Goethe und das Komma

Goethe, unser aller alter Dichterfürst, der Gute, der Immerzitierte, der Volksmundspruchproduzent erster Ordnung, er hängt auch in meinem Hotel in Bünde, Ostwestfalen. Also, nicht der Herr JWG. Sondern einer seiner Sinnsprüche. Dieser nämlich: Ein Mädchen und ein Gläschen Wein, die lindern alle Not, und wer nicht küsst und wir nicht trinkt, der ist schon lange tot! Sinnvoll platziert, das Sprüchlein im Eingang des Hotels, rechts geht es zum Restaurant, Thema: Wein, links geht es ins Hotel, Thema …

Schürft der Spruch tief? Nein. Er könnte auch bei 1,7 Promille vom Taubenzuchtvereinsvorstand Rödinghausen-Ost kreiert worden sein, bevor der einen Schoppen nachfordert, und die Kellnerin vom Wirt vor den tätschelnden Übergriffen der Herren geschützt werden muss.

Bemerkenswert finde ich diesen Spruch aus einem anderen Grund. Kommasetzung. Jaja, mit so etwas befasse ich mich. … und wer nicht küsst und wer nicht trinkt … Muss da nicht ein Komma rein, zwischen küsst und wer?

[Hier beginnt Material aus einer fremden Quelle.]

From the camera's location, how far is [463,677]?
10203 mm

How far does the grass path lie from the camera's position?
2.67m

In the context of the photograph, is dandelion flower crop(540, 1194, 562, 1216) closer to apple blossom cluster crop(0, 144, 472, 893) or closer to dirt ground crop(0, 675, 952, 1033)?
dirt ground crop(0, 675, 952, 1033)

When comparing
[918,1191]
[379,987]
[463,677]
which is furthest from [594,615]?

Muss nicht. Denn es folgt zwar nach … und wer nicht küsst … ein ganzer Satz mit Prädikat und Subjekt (was für ein Komma spräche). Aber dieser Satz ist Teil einer Reihung, einer Aufzählung und nicht sonderlich untergeordnet. Also: ohne Komma. Danke, Johann Wolfgang, dass ich das hier mal an Ihnen darlegen darf …

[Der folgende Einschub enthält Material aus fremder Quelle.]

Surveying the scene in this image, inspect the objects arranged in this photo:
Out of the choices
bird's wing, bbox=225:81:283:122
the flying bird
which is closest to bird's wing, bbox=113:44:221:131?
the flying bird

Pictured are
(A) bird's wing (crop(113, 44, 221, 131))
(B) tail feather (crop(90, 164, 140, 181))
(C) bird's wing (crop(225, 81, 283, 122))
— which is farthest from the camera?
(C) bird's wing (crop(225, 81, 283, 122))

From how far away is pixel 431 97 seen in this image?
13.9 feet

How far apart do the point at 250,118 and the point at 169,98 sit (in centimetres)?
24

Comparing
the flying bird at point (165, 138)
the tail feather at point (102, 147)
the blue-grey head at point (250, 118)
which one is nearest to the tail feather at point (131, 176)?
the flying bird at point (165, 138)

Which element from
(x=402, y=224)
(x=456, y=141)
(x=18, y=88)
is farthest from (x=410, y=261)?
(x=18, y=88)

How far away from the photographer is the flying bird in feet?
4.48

Hey, und dann verifiziert der Journalist in mir, der alte misstrauische, mal den JWG. Ein wenig plump klingt er ja. Und was ergibt die Recherche? Falsches Zitat, ohjesses! Ein Mädchen und ein Gläschen Wein kurieren alle Not, und wer nicht trinkt und wer nicht küsst, der ist so gut wie tot!

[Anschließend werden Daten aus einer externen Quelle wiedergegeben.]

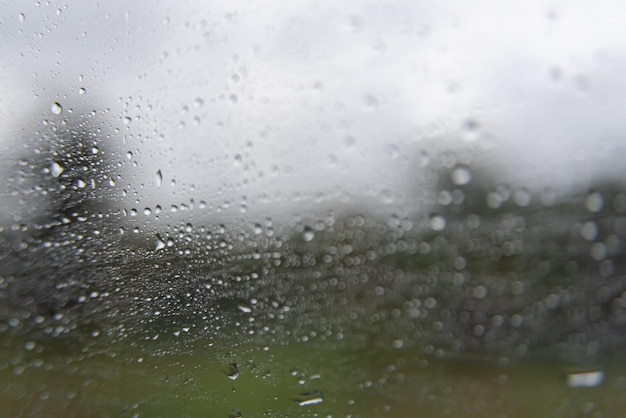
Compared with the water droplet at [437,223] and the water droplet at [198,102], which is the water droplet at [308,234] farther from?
the water droplet at [198,102]

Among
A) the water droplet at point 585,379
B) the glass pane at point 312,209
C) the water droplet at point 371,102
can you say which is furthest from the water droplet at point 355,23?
the water droplet at point 585,379

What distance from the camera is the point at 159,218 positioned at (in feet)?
5.89

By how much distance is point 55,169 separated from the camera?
184 centimetres

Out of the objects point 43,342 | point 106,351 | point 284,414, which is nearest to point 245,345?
point 284,414

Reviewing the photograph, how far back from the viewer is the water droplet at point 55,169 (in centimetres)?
184

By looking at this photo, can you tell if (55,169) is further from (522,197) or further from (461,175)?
(522,197)

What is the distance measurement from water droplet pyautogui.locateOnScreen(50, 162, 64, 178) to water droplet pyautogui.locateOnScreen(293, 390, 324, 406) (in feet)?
A: 3.67

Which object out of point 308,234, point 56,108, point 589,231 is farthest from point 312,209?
point 56,108

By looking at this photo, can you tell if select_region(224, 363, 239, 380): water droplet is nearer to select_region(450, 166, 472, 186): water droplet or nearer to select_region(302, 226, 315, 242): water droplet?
select_region(302, 226, 315, 242): water droplet

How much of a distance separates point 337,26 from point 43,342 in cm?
143

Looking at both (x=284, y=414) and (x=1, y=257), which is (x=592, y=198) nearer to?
(x=284, y=414)

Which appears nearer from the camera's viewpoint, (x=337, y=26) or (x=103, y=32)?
(x=337, y=26)

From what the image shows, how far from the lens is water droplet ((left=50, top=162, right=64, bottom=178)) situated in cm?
184

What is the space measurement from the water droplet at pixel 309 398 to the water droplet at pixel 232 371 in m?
0.21
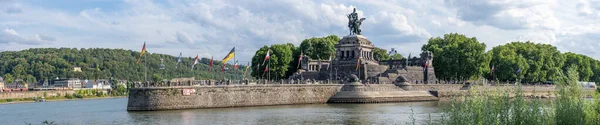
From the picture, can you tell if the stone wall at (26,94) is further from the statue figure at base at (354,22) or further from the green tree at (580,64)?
the green tree at (580,64)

Warum ersetzt jemand kurieren durch lindern? Hey, Plakatmaler, lindern und kurieren sind etwas sehr Unterschiedliches. Das eine nimmt etwas leicht weg; das andere schafft ab. Das eine ist der stete Gang in die Apotheke, das andere das Entlasspapier aus dem Spital ….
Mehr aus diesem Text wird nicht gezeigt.